WHAT IS EXPECTED:
Locate the line containing "beige metal wall", then please write out that line and all the lines below it in the entries exactly.

THE RECORDS:
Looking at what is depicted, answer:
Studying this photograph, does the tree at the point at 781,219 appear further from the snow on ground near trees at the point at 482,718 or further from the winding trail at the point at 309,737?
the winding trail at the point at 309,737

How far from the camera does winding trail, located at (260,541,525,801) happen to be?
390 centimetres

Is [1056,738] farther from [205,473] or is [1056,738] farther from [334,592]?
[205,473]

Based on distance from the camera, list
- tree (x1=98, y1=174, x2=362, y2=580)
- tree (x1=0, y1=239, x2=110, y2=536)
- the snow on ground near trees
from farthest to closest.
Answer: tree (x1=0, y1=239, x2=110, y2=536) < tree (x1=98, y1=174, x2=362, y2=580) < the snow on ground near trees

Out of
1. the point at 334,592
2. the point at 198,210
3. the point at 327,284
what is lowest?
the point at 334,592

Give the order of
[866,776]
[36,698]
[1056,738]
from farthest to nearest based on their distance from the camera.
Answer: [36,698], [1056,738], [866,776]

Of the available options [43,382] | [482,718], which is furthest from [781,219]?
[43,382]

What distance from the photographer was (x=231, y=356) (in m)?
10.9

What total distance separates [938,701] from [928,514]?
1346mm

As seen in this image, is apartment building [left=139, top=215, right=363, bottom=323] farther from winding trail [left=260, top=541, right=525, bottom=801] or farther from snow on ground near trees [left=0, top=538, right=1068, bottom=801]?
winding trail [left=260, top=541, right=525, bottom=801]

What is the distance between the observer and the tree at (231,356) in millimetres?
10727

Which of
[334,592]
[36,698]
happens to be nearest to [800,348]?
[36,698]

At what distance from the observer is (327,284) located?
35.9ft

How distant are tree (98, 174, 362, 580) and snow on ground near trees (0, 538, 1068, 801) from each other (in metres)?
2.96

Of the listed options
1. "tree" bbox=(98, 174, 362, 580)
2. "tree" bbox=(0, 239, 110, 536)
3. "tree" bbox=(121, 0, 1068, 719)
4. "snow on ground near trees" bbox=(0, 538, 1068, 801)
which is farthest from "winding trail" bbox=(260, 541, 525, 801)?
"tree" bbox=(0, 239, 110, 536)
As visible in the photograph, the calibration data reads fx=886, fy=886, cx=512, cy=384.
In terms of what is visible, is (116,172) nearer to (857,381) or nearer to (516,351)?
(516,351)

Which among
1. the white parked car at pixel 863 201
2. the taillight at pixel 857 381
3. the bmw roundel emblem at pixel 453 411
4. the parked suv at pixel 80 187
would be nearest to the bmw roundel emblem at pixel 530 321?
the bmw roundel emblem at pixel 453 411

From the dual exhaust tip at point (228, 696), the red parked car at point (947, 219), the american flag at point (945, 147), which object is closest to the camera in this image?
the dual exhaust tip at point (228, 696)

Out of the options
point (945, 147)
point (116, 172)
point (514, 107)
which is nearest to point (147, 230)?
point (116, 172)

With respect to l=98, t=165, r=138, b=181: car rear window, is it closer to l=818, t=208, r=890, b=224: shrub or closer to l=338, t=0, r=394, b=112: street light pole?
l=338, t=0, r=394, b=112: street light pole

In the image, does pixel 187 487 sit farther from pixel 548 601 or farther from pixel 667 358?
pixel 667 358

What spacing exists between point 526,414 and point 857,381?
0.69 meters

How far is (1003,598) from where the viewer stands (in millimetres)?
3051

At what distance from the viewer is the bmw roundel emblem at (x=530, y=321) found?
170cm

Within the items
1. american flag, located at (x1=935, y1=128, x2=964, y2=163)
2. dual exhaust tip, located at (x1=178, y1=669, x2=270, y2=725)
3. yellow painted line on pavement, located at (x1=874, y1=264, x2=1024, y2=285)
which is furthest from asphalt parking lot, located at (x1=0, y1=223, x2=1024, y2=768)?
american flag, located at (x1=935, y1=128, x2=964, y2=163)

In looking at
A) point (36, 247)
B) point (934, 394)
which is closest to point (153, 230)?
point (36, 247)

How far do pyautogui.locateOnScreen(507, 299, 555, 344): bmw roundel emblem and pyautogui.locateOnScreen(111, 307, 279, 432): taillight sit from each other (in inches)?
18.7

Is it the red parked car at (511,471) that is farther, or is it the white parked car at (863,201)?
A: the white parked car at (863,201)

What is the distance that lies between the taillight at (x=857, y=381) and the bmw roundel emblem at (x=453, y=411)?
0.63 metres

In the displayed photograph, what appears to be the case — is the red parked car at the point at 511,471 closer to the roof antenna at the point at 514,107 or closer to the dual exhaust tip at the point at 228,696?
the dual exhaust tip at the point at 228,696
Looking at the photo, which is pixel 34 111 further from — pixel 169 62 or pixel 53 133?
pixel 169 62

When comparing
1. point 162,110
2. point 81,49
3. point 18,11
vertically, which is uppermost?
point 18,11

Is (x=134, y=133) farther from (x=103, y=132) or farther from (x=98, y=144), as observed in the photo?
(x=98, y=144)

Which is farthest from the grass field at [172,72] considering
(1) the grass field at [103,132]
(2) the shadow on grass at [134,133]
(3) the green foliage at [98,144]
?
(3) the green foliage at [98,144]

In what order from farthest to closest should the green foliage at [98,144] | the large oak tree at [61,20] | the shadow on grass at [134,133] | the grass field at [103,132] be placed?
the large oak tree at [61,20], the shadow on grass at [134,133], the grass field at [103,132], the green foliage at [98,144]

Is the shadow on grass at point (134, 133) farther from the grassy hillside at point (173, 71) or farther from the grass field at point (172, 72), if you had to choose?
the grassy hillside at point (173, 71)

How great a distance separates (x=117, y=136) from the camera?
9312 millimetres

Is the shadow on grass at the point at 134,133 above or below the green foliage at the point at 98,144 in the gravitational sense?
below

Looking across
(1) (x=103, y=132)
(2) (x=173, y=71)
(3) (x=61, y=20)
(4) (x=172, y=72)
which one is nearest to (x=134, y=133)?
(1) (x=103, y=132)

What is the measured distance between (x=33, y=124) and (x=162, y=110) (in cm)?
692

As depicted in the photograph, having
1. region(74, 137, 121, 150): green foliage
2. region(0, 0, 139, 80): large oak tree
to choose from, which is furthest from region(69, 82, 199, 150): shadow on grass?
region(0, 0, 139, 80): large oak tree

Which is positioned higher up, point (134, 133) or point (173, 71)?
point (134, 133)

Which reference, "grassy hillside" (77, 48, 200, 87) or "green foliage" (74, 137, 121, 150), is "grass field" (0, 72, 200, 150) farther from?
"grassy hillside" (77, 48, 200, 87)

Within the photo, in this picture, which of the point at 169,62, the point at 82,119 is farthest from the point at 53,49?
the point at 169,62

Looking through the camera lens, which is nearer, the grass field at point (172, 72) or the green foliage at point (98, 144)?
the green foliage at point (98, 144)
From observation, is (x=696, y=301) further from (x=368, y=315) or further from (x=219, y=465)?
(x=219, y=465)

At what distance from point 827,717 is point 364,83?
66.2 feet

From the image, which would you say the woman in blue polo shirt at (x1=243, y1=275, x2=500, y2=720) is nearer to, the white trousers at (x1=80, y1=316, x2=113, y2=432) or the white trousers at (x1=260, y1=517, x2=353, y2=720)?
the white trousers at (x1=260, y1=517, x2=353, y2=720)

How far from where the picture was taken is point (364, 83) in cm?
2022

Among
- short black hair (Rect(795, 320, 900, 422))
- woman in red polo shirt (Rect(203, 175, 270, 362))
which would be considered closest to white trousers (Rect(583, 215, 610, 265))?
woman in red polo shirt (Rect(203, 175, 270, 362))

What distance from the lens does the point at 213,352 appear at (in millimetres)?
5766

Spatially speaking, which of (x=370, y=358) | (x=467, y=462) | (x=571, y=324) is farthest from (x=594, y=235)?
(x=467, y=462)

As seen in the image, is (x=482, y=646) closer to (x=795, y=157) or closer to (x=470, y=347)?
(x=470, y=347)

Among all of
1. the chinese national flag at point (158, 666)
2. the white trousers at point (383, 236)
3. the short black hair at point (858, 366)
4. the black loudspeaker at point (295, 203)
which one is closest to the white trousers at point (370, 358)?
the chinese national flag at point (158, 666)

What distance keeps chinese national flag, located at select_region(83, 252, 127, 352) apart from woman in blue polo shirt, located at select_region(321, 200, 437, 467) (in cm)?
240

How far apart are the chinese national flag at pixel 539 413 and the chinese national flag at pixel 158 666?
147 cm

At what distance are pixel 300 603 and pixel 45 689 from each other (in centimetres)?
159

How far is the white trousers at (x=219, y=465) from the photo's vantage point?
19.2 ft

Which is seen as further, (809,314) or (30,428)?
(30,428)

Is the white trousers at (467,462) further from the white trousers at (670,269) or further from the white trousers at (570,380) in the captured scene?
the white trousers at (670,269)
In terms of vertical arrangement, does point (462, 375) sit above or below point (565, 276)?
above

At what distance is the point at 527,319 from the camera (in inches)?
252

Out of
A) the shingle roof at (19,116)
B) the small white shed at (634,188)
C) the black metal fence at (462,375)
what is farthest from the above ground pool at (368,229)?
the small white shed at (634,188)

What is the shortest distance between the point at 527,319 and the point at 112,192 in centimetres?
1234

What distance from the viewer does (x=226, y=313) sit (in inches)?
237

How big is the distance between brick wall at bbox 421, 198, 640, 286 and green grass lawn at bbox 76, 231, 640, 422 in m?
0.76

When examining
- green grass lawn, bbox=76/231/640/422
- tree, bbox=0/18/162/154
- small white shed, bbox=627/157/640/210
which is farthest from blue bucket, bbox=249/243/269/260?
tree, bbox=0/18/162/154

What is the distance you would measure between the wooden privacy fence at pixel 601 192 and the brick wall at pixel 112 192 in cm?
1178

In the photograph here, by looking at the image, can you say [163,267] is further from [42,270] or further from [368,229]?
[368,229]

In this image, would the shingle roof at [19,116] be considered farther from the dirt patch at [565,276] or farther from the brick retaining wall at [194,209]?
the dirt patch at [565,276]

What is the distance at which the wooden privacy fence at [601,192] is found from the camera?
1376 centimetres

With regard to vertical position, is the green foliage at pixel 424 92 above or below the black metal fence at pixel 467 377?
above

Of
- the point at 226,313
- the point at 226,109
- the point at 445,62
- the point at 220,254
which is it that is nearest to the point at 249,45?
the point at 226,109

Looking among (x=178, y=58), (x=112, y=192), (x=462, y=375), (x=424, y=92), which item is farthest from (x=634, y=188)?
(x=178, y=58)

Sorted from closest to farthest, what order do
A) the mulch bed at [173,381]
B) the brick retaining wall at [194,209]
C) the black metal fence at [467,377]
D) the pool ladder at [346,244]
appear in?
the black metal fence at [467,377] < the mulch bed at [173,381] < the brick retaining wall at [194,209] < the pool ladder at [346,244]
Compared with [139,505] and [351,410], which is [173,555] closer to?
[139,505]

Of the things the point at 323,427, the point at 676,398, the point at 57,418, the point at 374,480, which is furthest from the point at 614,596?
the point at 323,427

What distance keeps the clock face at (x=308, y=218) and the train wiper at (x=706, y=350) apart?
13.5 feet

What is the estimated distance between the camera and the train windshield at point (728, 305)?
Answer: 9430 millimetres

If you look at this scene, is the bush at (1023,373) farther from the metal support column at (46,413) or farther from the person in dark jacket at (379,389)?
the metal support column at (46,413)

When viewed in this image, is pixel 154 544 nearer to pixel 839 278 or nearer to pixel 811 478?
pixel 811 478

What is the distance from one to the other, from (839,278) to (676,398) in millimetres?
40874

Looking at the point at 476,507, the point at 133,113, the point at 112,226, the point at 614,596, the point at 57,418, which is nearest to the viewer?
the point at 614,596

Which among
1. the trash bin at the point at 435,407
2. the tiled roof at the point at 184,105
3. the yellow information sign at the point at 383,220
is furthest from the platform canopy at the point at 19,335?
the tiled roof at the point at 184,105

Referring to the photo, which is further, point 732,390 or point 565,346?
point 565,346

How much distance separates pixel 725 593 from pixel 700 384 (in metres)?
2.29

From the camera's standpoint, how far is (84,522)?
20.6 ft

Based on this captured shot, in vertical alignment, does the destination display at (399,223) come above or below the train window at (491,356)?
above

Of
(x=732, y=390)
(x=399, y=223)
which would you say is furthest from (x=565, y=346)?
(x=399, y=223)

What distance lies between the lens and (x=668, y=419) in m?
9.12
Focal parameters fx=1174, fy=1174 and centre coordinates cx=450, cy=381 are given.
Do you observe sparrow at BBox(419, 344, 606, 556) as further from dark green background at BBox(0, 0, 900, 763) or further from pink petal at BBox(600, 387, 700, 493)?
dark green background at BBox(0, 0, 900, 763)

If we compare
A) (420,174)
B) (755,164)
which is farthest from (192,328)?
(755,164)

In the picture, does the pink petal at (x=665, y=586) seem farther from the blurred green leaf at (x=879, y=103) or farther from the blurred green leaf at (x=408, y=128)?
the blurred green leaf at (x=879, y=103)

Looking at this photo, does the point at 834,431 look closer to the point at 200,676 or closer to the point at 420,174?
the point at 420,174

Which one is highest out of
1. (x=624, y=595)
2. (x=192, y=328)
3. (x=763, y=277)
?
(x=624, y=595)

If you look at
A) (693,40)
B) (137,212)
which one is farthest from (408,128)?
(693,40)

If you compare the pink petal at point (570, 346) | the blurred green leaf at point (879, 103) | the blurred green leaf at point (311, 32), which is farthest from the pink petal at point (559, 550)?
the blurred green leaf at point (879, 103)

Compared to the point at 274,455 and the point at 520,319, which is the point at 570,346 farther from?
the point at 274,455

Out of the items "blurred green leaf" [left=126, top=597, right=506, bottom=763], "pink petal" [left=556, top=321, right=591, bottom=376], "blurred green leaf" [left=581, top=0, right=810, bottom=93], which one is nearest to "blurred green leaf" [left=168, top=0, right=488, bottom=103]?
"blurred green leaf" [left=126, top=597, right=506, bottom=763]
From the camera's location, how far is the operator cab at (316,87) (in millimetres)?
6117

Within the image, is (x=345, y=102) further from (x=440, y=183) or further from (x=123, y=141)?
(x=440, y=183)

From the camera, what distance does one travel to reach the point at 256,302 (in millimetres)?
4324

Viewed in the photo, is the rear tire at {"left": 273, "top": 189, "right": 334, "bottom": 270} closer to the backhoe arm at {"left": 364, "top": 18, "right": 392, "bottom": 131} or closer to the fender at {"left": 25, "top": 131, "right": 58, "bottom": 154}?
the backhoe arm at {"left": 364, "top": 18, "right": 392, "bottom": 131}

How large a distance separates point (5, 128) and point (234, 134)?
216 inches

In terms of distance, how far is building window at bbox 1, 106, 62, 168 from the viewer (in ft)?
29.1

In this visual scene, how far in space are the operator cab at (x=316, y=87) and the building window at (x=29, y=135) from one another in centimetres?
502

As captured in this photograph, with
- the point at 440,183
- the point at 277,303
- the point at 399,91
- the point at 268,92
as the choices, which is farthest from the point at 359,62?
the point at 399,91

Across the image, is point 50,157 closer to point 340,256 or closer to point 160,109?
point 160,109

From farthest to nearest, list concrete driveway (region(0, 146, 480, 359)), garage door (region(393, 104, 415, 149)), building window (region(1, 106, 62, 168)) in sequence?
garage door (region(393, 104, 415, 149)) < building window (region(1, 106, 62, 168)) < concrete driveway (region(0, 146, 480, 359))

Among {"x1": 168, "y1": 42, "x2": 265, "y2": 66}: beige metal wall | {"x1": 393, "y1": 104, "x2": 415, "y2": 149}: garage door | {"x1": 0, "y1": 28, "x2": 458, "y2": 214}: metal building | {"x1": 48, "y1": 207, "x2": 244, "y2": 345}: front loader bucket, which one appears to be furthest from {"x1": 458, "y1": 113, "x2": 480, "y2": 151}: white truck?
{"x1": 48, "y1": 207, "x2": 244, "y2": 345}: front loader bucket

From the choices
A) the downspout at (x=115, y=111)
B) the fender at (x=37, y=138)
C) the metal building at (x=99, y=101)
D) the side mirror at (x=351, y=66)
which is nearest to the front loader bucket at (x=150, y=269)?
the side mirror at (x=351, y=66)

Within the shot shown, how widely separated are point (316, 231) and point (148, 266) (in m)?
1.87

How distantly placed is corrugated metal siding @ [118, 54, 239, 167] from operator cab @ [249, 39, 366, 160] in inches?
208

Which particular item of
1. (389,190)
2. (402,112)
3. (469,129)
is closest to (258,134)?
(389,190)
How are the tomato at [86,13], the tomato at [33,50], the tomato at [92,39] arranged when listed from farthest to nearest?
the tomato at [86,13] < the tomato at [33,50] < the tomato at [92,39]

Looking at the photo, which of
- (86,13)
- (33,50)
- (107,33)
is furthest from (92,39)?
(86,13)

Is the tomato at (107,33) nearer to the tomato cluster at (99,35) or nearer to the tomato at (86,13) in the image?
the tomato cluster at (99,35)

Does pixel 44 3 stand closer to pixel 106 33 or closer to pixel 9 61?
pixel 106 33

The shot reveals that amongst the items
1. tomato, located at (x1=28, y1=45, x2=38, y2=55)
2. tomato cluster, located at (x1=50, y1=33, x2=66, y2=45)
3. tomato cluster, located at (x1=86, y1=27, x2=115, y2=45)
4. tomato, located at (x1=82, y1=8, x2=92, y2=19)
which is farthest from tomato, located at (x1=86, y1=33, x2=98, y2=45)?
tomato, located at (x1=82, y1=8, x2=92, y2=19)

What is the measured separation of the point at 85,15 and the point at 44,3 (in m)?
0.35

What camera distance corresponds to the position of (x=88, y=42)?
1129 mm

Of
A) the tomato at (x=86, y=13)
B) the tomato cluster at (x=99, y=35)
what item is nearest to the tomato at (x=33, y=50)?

RESULT OF THIS EXERCISE:
Among {"x1": 168, "y1": 42, "x2": 265, "y2": 66}: beige metal wall | {"x1": 393, "y1": 104, "x2": 415, "y2": 149}: garage door | {"x1": 0, "y1": 28, "x2": 458, "y2": 214}: metal building | {"x1": 48, "y1": 207, "x2": 244, "y2": 345}: front loader bucket, which one appears to be furthest from {"x1": 458, "y1": 113, "x2": 480, "y2": 151}: white truck?
{"x1": 48, "y1": 207, "x2": 244, "y2": 345}: front loader bucket

From the choices
A) the downspout at (x=115, y=111)
B) the fender at (x=37, y=138)
C) the metal building at (x=99, y=101)
D) the side mirror at (x=351, y=66)
which is nearest to the front loader bucket at (x=150, y=269)?
the side mirror at (x=351, y=66)

Within the shot shown, how widely separated are point (316, 231) and point (148, 266) (in m)?
1.87

How distantly placed is corrugated metal siding @ [118, 54, 239, 167] from operator cab @ [249, 39, 366, 160] in inches?
208

Which particular item of
1. (389,190)
2. (402,112)
3. (469,129)
is closest to (258,134)?
(389,190)
How are the tomato at [86,13], the tomato at [33,50], the tomato at [92,39] arranged when listed from farthest to nearest?
the tomato at [86,13] < the tomato at [33,50] < the tomato at [92,39]

Looking at the photo, which of
- (86,13)
- (33,50)
- (107,33)
is furthest from (92,39)?
(86,13)

Is the tomato at (107,33) nearer to the tomato cluster at (99,35) or nearer to the tomato at (86,13) in the image?
the tomato cluster at (99,35)

Does pixel 44 3 stand closer to pixel 106 33 or closer to pixel 9 61?
pixel 106 33

The shot reveals that amongst the items
1. tomato, located at (x1=28, y1=45, x2=38, y2=55)
2. tomato cluster, located at (x1=50, y1=33, x2=66, y2=45)
3. tomato cluster, located at (x1=86, y1=27, x2=115, y2=45)
4. tomato, located at (x1=82, y1=8, x2=92, y2=19)
which is farthest from tomato, located at (x1=86, y1=33, x2=98, y2=45)?
tomato, located at (x1=82, y1=8, x2=92, y2=19)

What is the measured separation of the point at 85,15 and the point at 44,3 (in m)?
0.35

What camera distance corresponds to the position of (x=88, y=42)?
1129 mm

Of
A) the tomato at (x=86, y=13)
B) the tomato cluster at (x=99, y=35)
what item is nearest to the tomato at (x=33, y=50)?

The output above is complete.